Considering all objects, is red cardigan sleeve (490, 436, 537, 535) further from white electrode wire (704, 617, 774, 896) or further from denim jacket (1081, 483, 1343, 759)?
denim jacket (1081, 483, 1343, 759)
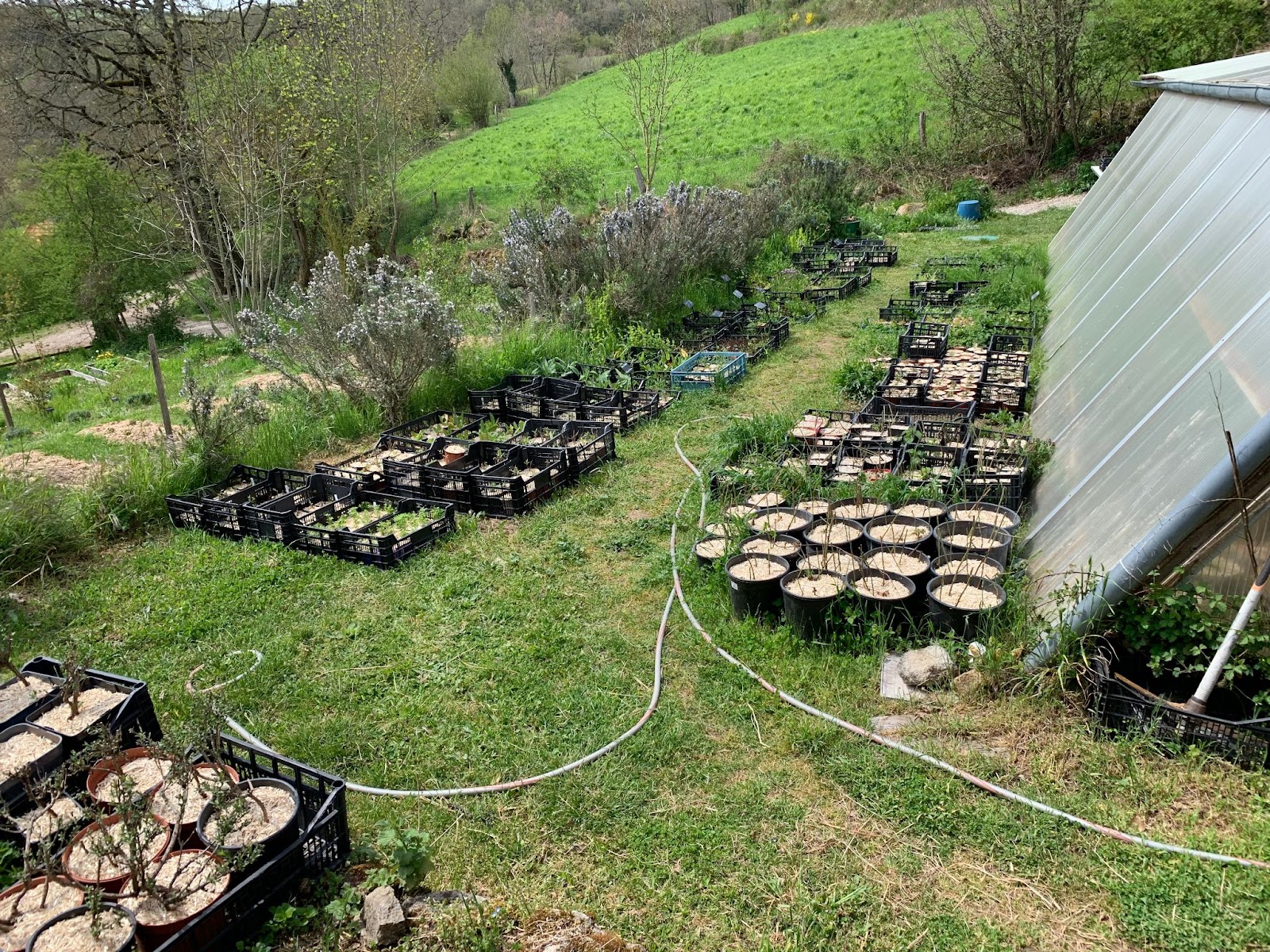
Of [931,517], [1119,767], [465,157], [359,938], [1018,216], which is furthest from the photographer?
[465,157]

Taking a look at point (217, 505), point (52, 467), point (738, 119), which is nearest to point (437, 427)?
point (217, 505)

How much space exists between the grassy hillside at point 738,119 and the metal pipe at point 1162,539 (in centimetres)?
1710

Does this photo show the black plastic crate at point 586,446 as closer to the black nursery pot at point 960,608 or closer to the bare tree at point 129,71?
the black nursery pot at point 960,608

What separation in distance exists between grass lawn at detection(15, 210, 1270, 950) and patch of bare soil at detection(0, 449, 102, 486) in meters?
1.18

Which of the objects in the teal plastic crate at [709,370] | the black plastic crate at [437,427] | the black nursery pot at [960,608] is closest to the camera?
the black nursery pot at [960,608]

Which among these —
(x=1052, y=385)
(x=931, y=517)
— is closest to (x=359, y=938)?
(x=931, y=517)

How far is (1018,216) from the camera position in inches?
599

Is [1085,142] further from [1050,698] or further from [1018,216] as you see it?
[1050,698]

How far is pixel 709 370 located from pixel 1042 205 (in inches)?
447

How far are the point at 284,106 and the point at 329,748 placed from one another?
Answer: 13.4 meters

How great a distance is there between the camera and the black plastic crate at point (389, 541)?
5.09 meters

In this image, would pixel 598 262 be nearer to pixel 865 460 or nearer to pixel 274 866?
pixel 865 460

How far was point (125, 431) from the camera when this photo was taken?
823 centimetres

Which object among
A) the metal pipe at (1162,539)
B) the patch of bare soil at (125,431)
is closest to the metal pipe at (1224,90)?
the metal pipe at (1162,539)
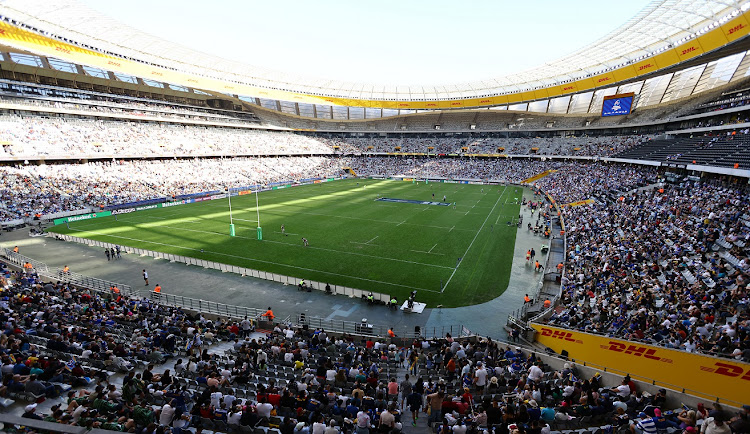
++++++++
- The request: Output the records as a two-column CSV with the columns "query" and "reply". Cover only the part from the line with "Which object among" through the end of the records, with one row per record, its text in one quoted field and its answer in another, line breaks turned into spaces, and the pictures left out.

- Full response:
query,reply
"Which object among A) the metal pipe at (1162,539) B) the patch of bare soil at (125,431) is closest to the metal pipe at (1224,90)?","the metal pipe at (1162,539)"